Outsourcing and other services will continue to gain momentum in the region, while the commodity hardware market looks to continue its bleak run.
Market analyst International Data Corporation (IDC) estimates that the overall IT market for Asia-Pacific (excluding Japan) will grow by 13.5% in 2002 to reach $US76 billion. That spending will be driven by the desire for improving basic IT functionality and Internet-related technologies, according to Piyush Singh, managing director of IDC Asia-Pacific.
"The web is still very relevant to business -- around 20% of IS operational budgets in the region is on internet-based initiatives."
Much of that spending will go into networking equipment, enterprise storage and infrastructure management, Singh says.
With the need to improve reliability and cut costs at the same time, users are likely to upgrade to new generations of cost-effective servers and particularly the emerging breed of compact blade servers, according to Michael Muller, general manager for server and workstation operations, Hewlett-Packard Asia-Pacific.
"We are seeing a lot of consolidation of older systems, with IT departments taking advantage of new and reliable technology," he says. "In the next six months more and more clients will be spending money on server consolidation, (with) purchasing decisions driven by the need to reduce costs, increase systems efficiency and maximize uptime."
IBM is seeing a similar trend, according to Kakutaro Kitashiro, president of IBM Asia-Pacific.
"More customers will be looking at consolidating their data centers and server systems as a means to save operating costs," he says. "Demand for servers and middleware will continue as customers improve their IT infrastructure."
One cost-cutting measure being adopted by Asia-Pacific users is increased reliance on open-source software, according to Kitashiro.
"We expect that Linux will continue to gain strength throughout Asia-Pacific and we have Linux-enabled all of our servers," he says.

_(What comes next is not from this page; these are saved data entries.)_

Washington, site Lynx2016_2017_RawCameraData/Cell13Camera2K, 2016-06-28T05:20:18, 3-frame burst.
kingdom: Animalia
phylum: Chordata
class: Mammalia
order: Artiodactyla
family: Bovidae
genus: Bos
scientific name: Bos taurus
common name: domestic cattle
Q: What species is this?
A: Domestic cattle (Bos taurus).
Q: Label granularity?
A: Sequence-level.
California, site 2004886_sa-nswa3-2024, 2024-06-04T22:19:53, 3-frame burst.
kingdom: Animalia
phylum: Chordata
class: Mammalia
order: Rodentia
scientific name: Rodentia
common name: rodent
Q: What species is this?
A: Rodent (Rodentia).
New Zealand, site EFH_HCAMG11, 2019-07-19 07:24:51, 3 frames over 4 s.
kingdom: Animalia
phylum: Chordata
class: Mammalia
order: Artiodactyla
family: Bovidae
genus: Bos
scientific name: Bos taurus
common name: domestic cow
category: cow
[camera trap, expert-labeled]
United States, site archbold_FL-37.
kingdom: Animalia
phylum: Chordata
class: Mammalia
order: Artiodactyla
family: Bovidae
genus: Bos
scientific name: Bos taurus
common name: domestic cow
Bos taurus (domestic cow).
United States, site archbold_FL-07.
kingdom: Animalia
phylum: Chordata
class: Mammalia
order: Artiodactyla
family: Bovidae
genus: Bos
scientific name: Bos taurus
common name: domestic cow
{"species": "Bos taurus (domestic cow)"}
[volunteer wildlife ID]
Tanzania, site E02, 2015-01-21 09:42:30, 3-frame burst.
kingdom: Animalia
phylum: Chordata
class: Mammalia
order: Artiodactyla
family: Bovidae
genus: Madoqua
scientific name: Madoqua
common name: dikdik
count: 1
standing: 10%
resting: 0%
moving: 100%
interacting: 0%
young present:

Asia-Pacific users are looking to "position IT as a key foundation for expansion into the next business cycle," according to research company Gartner.
Apart from basic hardware infrastructure, that will mean increased spending on unglamorous core software applications, the analysts and vendors agreed.
According to IDC's Singh, software budgets will be spent on fundamentals such as enterprise resource management (ERM), accounting, human resources (HR), supply chain automation, collaboration and knowledge management. Users will also look to integrate these applications with the web and enable information access through mobile devices.
Gartner is seeing similar initiatives emerging, according to Rolf Jester, research area director, IT services market, Gartner Asia-Pacific.
"E-business projects -- commerce, CRM (customer resource management), procurement, SCM (supply chain management) are also still key drivers of services demand," he says.